İslâhiye, Kilis ve Reyhanlı kadar olmasa da Suriye sınırınaa yakın bir ilçe. Orada da, Esad’ın katliamlarından kaçıp gelmiş 6 bin 300 Suriyeli var. İslâhiye’nin önceki Belediye Başkanı sevgili kardeşim Mehmet Uludağ, beni çadır kente götürdü.

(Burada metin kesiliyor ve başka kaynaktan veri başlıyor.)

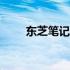 东芝笔记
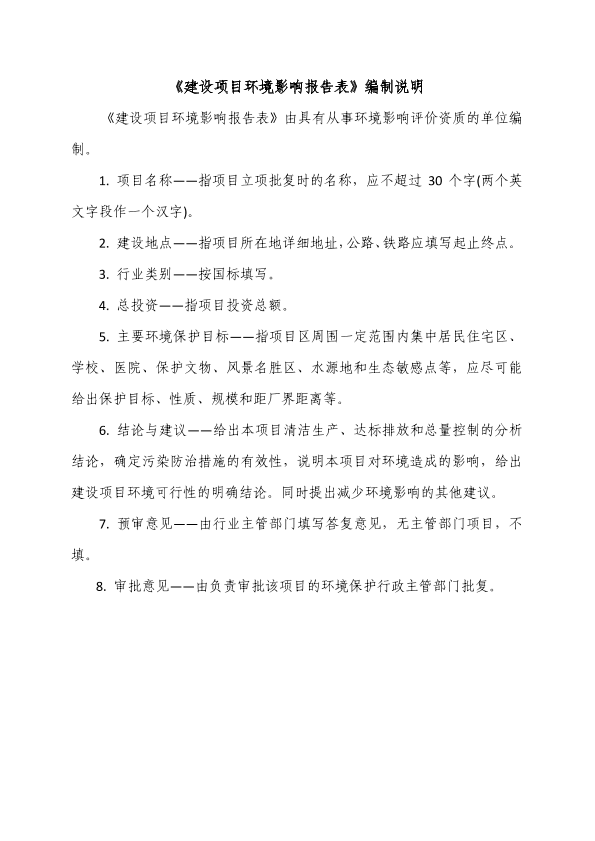 《建设项目环境影响报告表》编制说明

《建设项目环境影响报告表》由具有从事环境影响评价资质的单位编制。

1. 项目名称——指项目立项批复时的名称，应不超过 30 个字(两个英文字段作一个汉字)。

2. 建设地点——指项目所在地详细地址，公路、铁路应填写起止终点。

3. 行业类别——按国标填写。

4. 总投资——指项目投资总额。

5. 主要环境保护目标——指项目区周围一定范围内集中居民住宅区、学校、医院、保护文物、风景名胜区、水源地和生态敏感点等，应尽可能给出保护目标、性质、规模和距厂界距离等。

6. 结论与建议——给出本项目清洁生产、达标排放和总量控制的分析结论，确定污染防治措施的有效性，说明本项目对环境造成的影响，给出建设项目环境可行性的明确结论。同时提出减少环境影响的其他建议。

7. 预审意见——由行业主管部门填写答复意见，无主管部门项目，不填。

8. 审批意见——由负责审批该项目的环境保护行政主管部门批复。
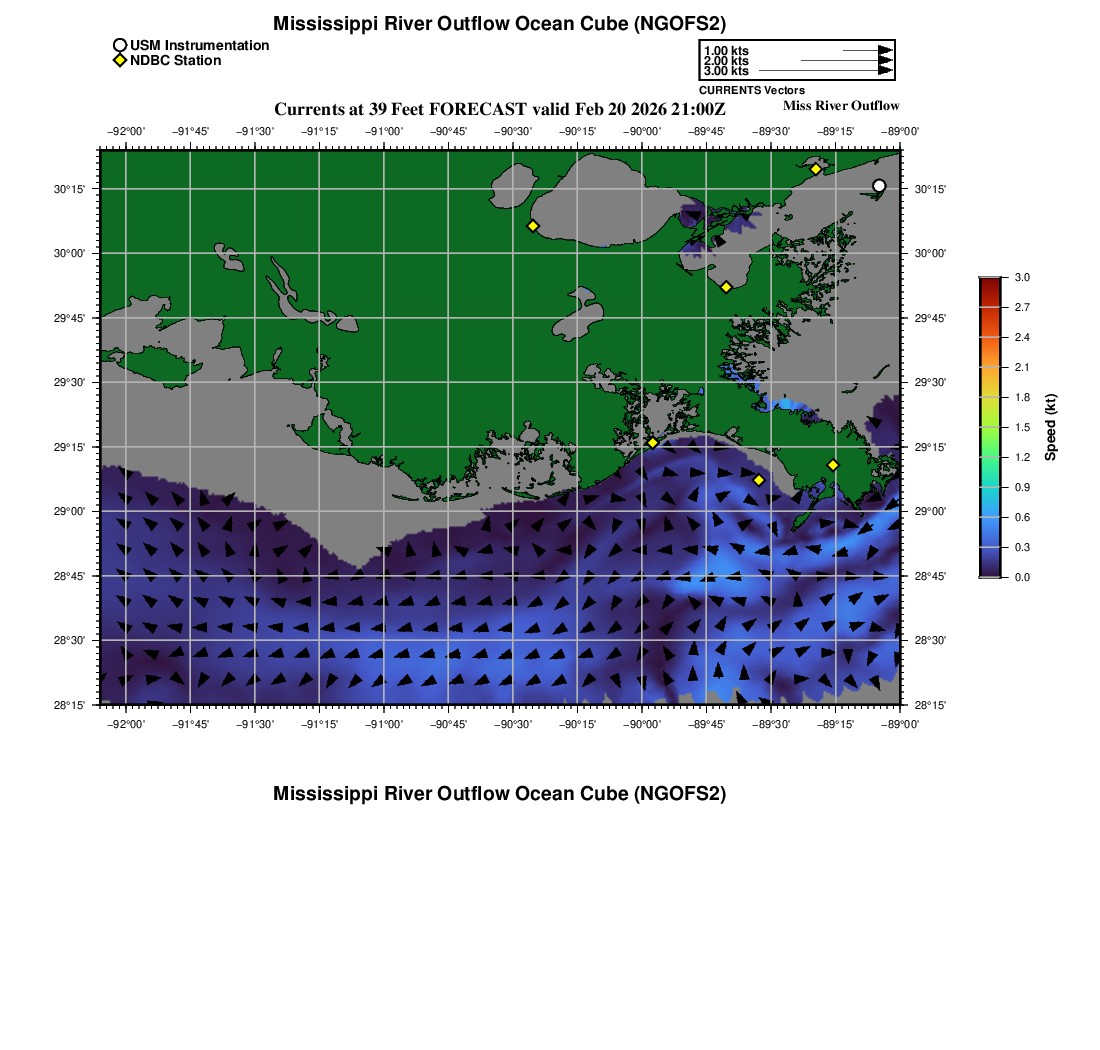 Mississippi River Outflow Ocean Cube (NGOFS2)

USM Instrumentation
NDBC Station

1.00 kts
2.00 kts
3.00 kts
CURRENTS Vectors

Currents at 39 Feet FORECAST valid Feb 20 2026 21:00Z

Miss River Outflow

−92°00' −91°45' −91°30' −91°15' −91°00' −90°45' −90°30' −90°15' −90°00' −89°45' −89°30' −89°15' −89°00'

30°15'
30°00'
29°45'
29°30'
29°15'
29°00'
28°45'
28°30'
28°15'

30°15'
30°00'
29°45'
29°30'
29°15'
29°00'
28°45'
28°30'
28°15'

−92°00' −91°45' −91°30' −91°15' −91°00' −90°45' −90°30' −90°15' −90°00' −89°45' −89°30' −89°15' −89°00'

3.0
2.7
2.4
2.1
1.8
1.5
1.2
0.9
0.6
0.3
0.0
Speed (kt)

Mississippi River Outflow Ocean Cube (NGOFS2)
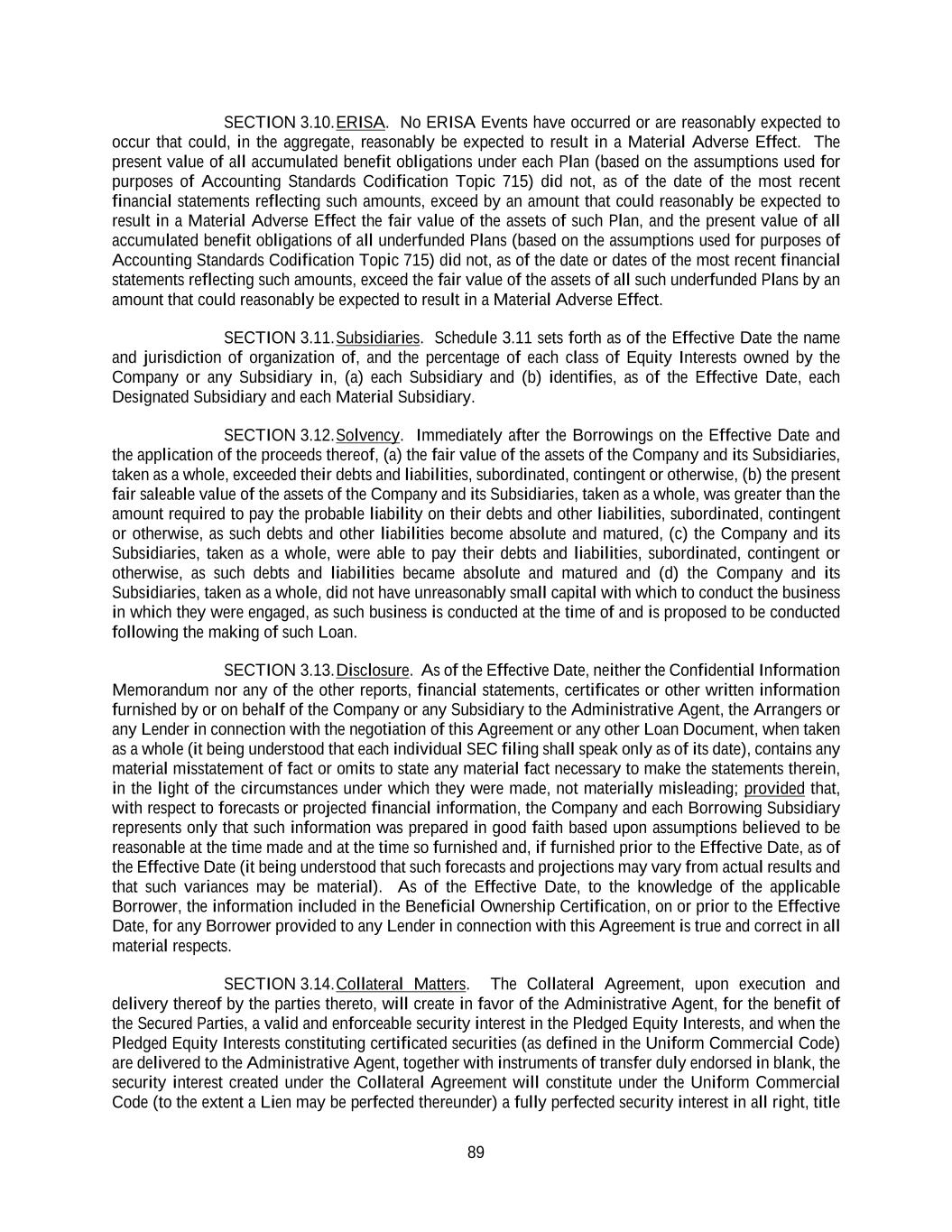 SECTION 3.10. ERISA. No ERISA Events have occurred or are reasonably expected to occur that could, in the aggregate, reasonably be expected to result in a Material Adverse Effect. The present value of all accumulated benefit obligations under each Plan (based on the assumptions used for purposes of Accounting Standards Codification Topic 715) did not, as of the date of the most recent financial statements reflecting such amounts, exceed by an amount that could reasonably be expected to result in a Material Adverse Effect the fair value of the assets of such Plan, and the present value of all accumulated benefit obligations of all underfunded Plans (based on the assumptions used for purposes of Accounting Standards Codification Topic 715) did not, as of the date or dates of the most recent financial statements reflecting such amounts, exceed the fair value of the assets of all such underfunded Plans by an amount that could reasonably be expected to result in a Material Adverse Effect.

SECTION 3.11. Subsidiaries. Schedule 3.11 sets forth as of the Effective Date the name and jurisdiction of organization of, and the percentage of each class of Equity Interests owned by the Company or any Subsidiary in, (a) each Subsidiary and (b) identifies, as of the Effective Date, each Designated Subsidiary and each Material Subsidiary.

SECTION 3.12. Solvency. Immediately after the Borrowings on the Effective Date and the application of the proceeds thereof, (a) the fair value of the assets of the Company and its Subsidiaries, taken as a whole, exceeded their debts and liabilities, subordinated, contingent or otherwise, (b) the present fair saleable value of the assets of the Company and its Subsidiaries, taken as a whole, was greater than the amount required to pay the probable liability on their debts and other liabilities, subordinated, contingent or otherwise, as such debts and other liabilities become absolute and matured, (c) the Company and its Subsidiaries, taken as a whole, were able to pay their debts and liabilities, subordinated, contingent or otherwise, as such debts and liabilities became absolute and matured and (d) the Company and its Subsidiaries, taken as a whole, did not have unreasonably small capital with which to conduct the business in which they were engaged, as such business is conducted at the time of and is proposed to be conducted following the making of such Loan.

SECTION 3.13. Disclosure. As of the Effective Date, neither the Confidential Information Memorandum nor any of the other reports, financial statements, certificates or other written information furnished by or on behalf of the Company or any Subsidiary to the Administrative Agent, the Arrangers or any Lender in connection with the negotiation of this Agreement or any other Loan Document, when taken as a whole (it being understood that each individual SEC filing shall speak only as of its date), contains any material misstatement of fact or omits to state any material fact necessary to make the statements therein, in the light of the circumstances under which they were made, not materially misleading; provided that, with respect to forecasts or projected financial information, the Company and each Borrowing Subsidiary represents only that such information was prepared in good faith based upon assumptions believed to be reasonable at the time made and at the time so furnished and, if furnished prior to the Effective Date, as of the Effective Date (it being understood that such forecasts and projections may vary from actual results and that such variances may be material). As of the Effective Date, to the knowledge of the applicable Borrower, the information included in the Beneficial Ownership Certification, on or prior to the Effective Date, for any Borrower provided to any Lender in connection with this Agreement is true and correct in all material respects.

SECTION 3.14. Collateral Matters. The Collateral Agreement, upon execution and delivery thereof by the parties thereto, will create in favor of the Administrative Agent, for the benefit of the Secured Parties, a valid and enforceable security interest in the Pledged Equity Interests, and when the Pledged Equity Interests constituting certificated securities (as defined in the Uniform Commercial Code) are delivered to the Administrative Agent, together with instruments of transfer duly endorsed in blank, the security interest created under the Collateral Agreement will constitute under the Uniform Commercial Code (to the extent a Lien may be perfected thereunder) a fully perfected security interest in all right, title

89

İnsanlar mutlular. Etrafı tel örgü ile çevrili ama insanların rahat girip çıktıkları çadır kentte bir huzur havası hakim. Çocuklar oynuyor. İnsanlar, seyyar pazarlar kurmuşlar bir şeyler satıyorlar. Kiminle konuşsanız, mutluluklarını ve teşekkürlerini ifade ediyorlar.
Fakat çevrede tuhaf söylentiler de yok değil. Onların orada bulunmasından rahatsız olanlar az değil yani. Bölge bağlık bir bölge… Memnuniyetsizliklerini ifade edenlerin en basit bahaneleri ‘bunlar ilerde bizim bağlarımıza, bahçelerimize zarar verirler’ şeklinde.
Esasında, onlara bunu söyleten ‘kara propaganda’ . Suriye bayağı etkili olmuş ki, bir kısım insanlar bu zavallıları PKK’lı teröristler gibi terörist sanıyor. ‘Türkiye nasıl PKK’lalara karşı şurada burada tank sürdürüyorsa Suriye de bunu yapıyor” diyorlar. Bence bu, tek başına Suriye’nin başarısı… Böyle düşünenler az değil çünkü. Büyük bir ekseriyetin ise ne olup bittiğinden haberi yok. Suriye Türk halkının bir kısmını etkilemeyi başarmış. En azından muhalifleri… Üstelik İslahiye bölgesi tamamen Sünni. Yani mezhepsel bir birliktelikten de söz edilemez.
***
Suriye’den gelenler arasında hiç Kürt yokmuş. Kürtçe bilen de yok. Hepsi Sünni Arap! Zaman zaman Türkiye sınırını da ihlal eden çatışmaların en yoğun yaşadığı Kuzey Suriye bölgesinde çok sayıda Kürt yaşıyor olmasına rağmen, Türkiye tarafına kaçıp gelme ihtiyacı duyan kimse olmaması ilginç. Üstelik. İslâhiye’nin birçok köyünün Suriye’nin köylerindeki halklarla akrabalık ilişkisi var.
Bu demek oluyor ki, ya Kürtler baskı görmüyorlar ya da Türkiye, Suriye Kürtleri nezdinde Esad kadar bile güvenilir gelmiyor.
İkinci bir husus daha var ki insanın asıl canını sıkan o. Türkiye hiçbir şekilde propaganda yapamıyor, etkili olamıyor. Doğru davasına bile anlatmaktan aciz. Sınır bölgesinde bir yığın yerel ‘Hüsni Mahalli’ler zuhur etmiş. Masum bir Suriye, gaddar bir Türkiye imajı çiziyorlar!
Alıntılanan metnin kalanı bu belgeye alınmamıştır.